REGLEMENTATION

Pour une information complète, vous trouverez ci-après le lien vers l’Arrêté royal du 10 avril 2016, publié au Moniteur Belge, relatif à l'utilisation des aéronefs télépilotés dans l'espace aérien belge :

http://www.ejustice.just.fgov.be/cgi_loi/change_lg.pl?language=fr&la=F&cn=2016041002&table_name=loi

 

Pour votre facilité, nous vous proposons un résumé des points principaux de cet Arrêté royal :

Il existe trois classes d’exploitation des RPAS. Ces différentes classes sont principalement catégorisées selon la masse des RPAS, l’altitude maximale autorisée en fonction de la classe d’exploitation et l’évaluation du risque lors de la mise en œuvre de l’exploitation envisagée.

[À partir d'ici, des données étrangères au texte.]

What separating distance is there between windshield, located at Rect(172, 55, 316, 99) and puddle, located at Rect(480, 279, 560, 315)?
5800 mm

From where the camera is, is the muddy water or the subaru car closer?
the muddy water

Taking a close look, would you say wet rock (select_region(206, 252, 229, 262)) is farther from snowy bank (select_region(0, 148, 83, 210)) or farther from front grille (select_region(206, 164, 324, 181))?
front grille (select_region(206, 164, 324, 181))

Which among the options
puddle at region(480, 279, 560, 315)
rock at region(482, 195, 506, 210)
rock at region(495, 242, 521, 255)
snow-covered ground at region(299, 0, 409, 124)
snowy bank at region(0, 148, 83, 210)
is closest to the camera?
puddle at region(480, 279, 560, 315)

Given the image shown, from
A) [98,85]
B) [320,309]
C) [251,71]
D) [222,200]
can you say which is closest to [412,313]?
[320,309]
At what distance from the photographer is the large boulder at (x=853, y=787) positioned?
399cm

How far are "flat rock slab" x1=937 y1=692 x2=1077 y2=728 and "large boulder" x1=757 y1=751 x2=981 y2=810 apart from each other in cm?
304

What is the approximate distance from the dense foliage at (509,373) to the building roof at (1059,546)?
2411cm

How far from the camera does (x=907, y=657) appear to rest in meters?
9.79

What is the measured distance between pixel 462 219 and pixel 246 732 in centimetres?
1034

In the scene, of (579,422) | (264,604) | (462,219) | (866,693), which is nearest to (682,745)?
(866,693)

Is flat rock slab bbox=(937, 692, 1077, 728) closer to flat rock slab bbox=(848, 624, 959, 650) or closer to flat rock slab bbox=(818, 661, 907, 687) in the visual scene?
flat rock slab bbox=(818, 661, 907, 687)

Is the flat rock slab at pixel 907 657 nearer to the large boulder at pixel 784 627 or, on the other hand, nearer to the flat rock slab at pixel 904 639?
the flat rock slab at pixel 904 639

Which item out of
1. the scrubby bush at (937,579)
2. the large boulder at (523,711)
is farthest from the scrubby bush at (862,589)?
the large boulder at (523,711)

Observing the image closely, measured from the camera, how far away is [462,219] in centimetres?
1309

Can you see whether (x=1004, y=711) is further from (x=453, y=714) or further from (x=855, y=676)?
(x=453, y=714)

Excepté la classe de « sportive et récréative », pour toute exploitation commerciale d’un RPAS, ceux-ci doivent être enregistrés (immatriculation) et le télépilote doit être en possession d’une attestation ou d’une licence.

De plus, le télépilote ou la société d’exploitation doit être en possession d’une assurance en responsabilité civile couvrant l’activité aéronautique et l’utilisation d’aéronefs télépilotés.

 

L’utilisation sportive et récréative : les aéromodèles, c’est-à-dire les drones utilisés exclusivement à des fins sportives et récréatives, échappent à la majorité des dispositions de l’Arrêté royal.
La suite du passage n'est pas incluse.